段ボールに入れた幾つかの小さな人形は、双子の女の子が興味津々で「これお兄ちゃんのですか?」「可愛いね」と覗きに来たのでそのままあげてしまった。勿論、主催の許可は取った後だが。

 自宅に戻った後は広々とした部屋で久し振りに筋トレしようか、などと考えた。

 学生時代の部活は運動部で毎日筋トレしていた事を思い出し、当時のメニューをこなしてみようとしたが1年以上動かさなかった筋肉は言う事を聞かなかった。

 結構いじめた筋肉は、久々過ぎて明日悲鳴を上げる事だろうと少し憂鬱になるものの、体を動かした心地の良い疲れ具合は懐かしいなと最後にストレッチをしながら思い返す。


◇◆◇


 そしてまた、月曜がやってきた。が、憂鬱ではない上に、5時に目を覚ました。

筋肉痛に悶える朝かと思ったが体は軽い。

「あれだけしたのに、筋トレの仕方間違えたか?」

首を捻りつつ軽さを感じる体に少しばかりの違和感を感じながらも支度を整える為動き出す。

「しまった、5時に起きたんだった」

 朝食を食べ終えて、歯磨きした後、着替えを済ませいつものように玄関に立った時に思い出した。

 いつも以上にゆったりと朝の時間を過ごし、出勤。

 出社してからの会社はいつも通りで非常に忙しかった。が、心の余裕は何故かあってお局様からの小言もどうと言う事もなく過ごす事が出来た。それどころか、彼女がどうしてこのような言動を取るのか不思議に思う自分が居た。何が彼女にとって憤怒のスイッチになっているのか。業務中に行動を少し観察してみる事にした。

 そうして、一つの可能性に辿り着いたのだった。


 一日を終え、帰宅してからハタと思った。昼間考えた可能性についてだ。

【人の痛みが理解出来ないタイプ】

 ずっとそう思っていた。あんまりにもな態度をしてくるから。

 お局様は、仕事は出来る人で、勤続年数もかなり長いから業務について分からない事は無いのではないか。下手したら重役より理解しているかもしれない。こなすスピードも他の社員に追随を許さないくらい出来る。ただ、言葉遣いが辛辣でその態度に傷つく者が多い。
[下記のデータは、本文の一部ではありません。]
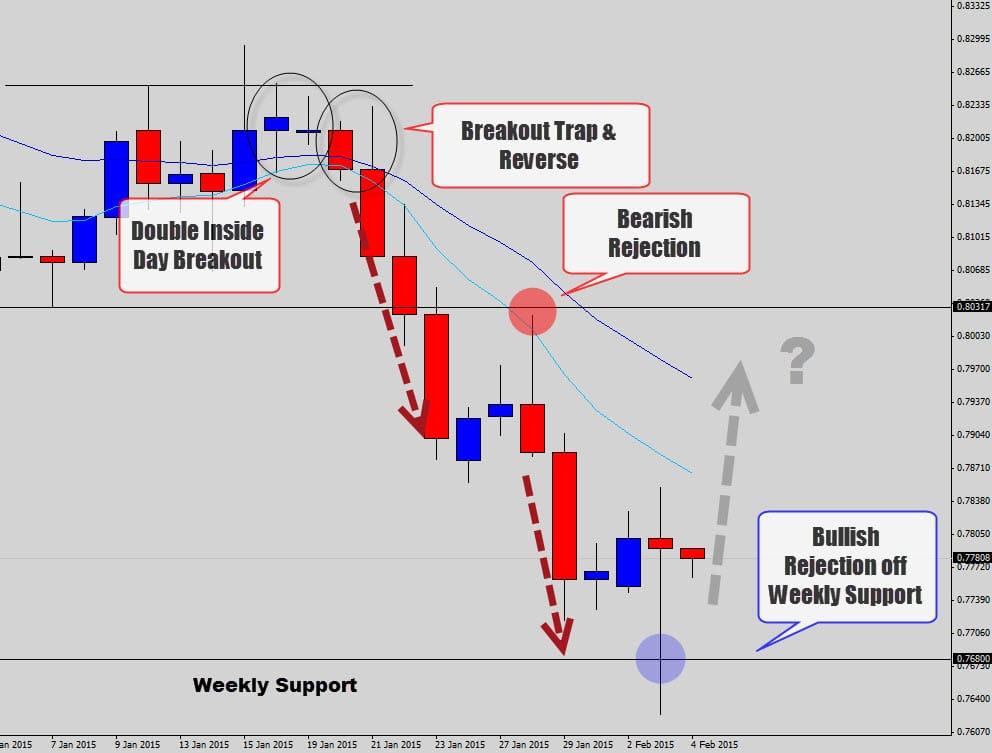 Dnb forex price action pdf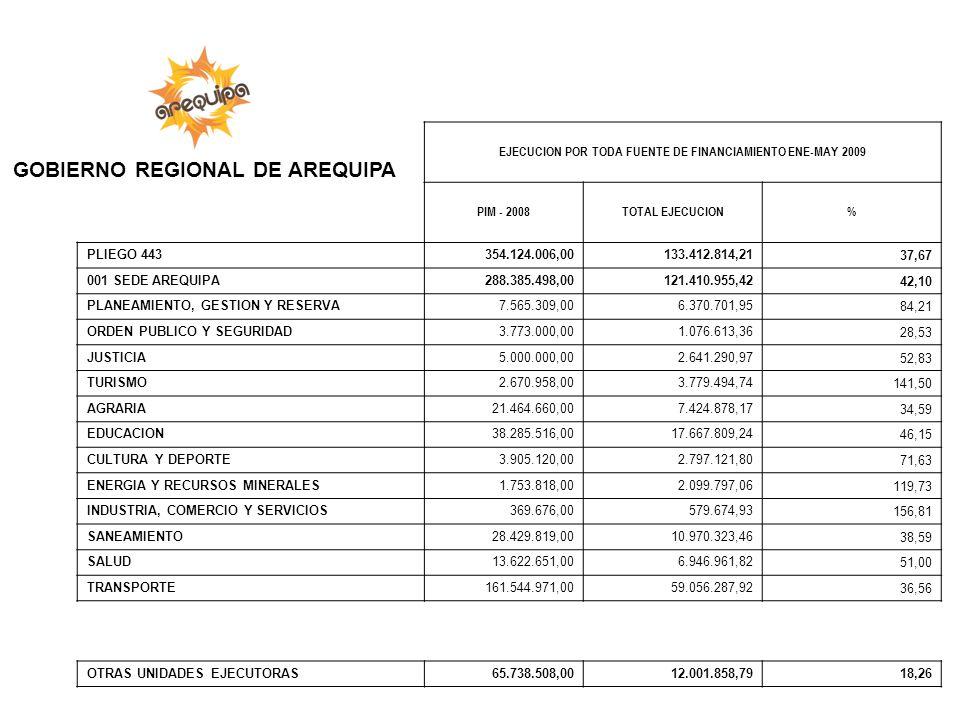 EJECUCION POR TODA FUENTE DE FINANCIAMIENTO ENE-MAY 2009 PIM - 2008TOTAL EJECUCION% PLIEGO 443 354.124.006,00 133.412.814,21 37,67 001 SEDE AREQUIPA 2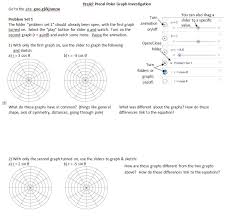 The Bagel Award-Winning Polar Graph Lesson – Insert Clever Math ...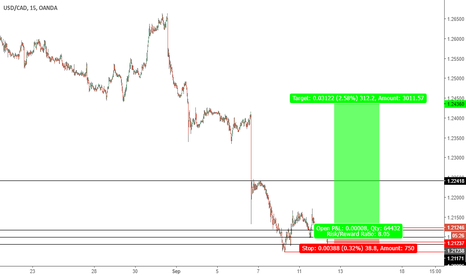 USDCAD: Fingers crossed.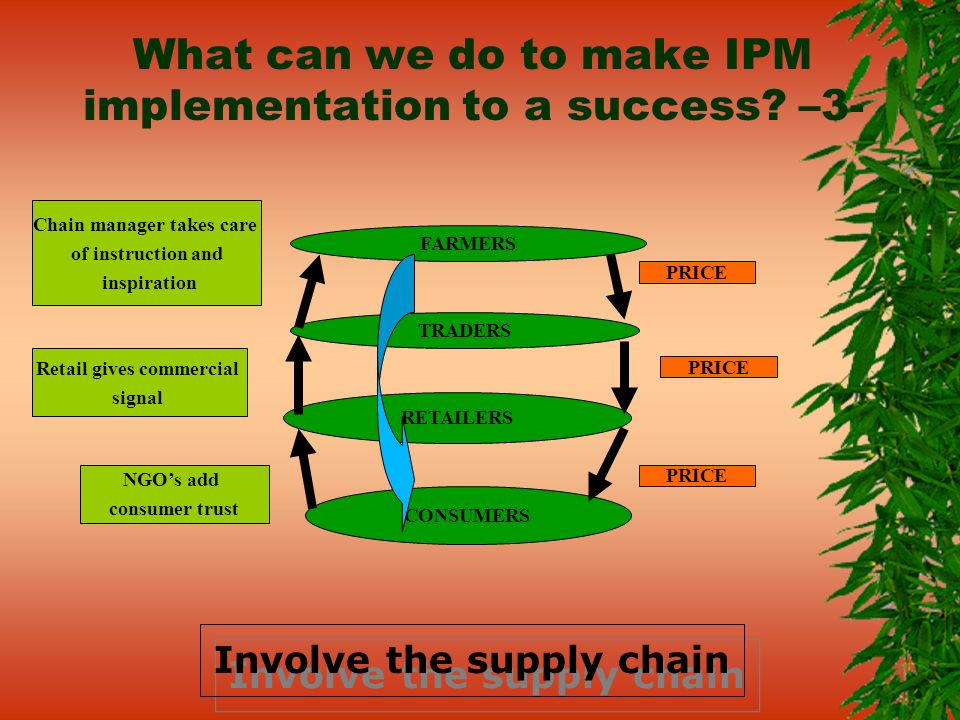 What can we do to make IPM implementation to a success.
 一つの可能性としての事だが、頭のまわる人、所謂出来る人によく見られる傾向かもしれない。【自分が出来るのに他人が同じように出来ない事が理解出来ない】と言う事がよくあるように思う。

 もしかしたら、本当にそれなのかもしれない。

 嫌な人、苦手な人に出会うとその人を嫌悪するようになる。当然だ、謂れのない悪意程傷つく。

 悪意をぶつける本人に自覚が薄かったり、無かったりしたら……。

 もう少し、様子を見てみよう。何か、糸口になる事があるのかもしれない。

 いつもなら他人の事なんて構わないのに、このまま会社に居ると新人が育つことなく出て行ってしまう。自分だっていつまでも黒い感情を飲み込んだまま居たくない。

 いつか、僅かでも風向きを変えられる事があるのかもしれない。会社の為に生きて死ぬなんてまっぴらごめんだが、少しばかり快適になる足掛に気が付いたかもしれないのだ。

「いっちょやってみますか」

 そう思いながら夜食になりかけた夕食の準備をスタートさせるのだった。

 台所に立つ花之屋 結城の顔には笑みが浮かんでいた。

道先シリーズ3はひとまずここで終わります。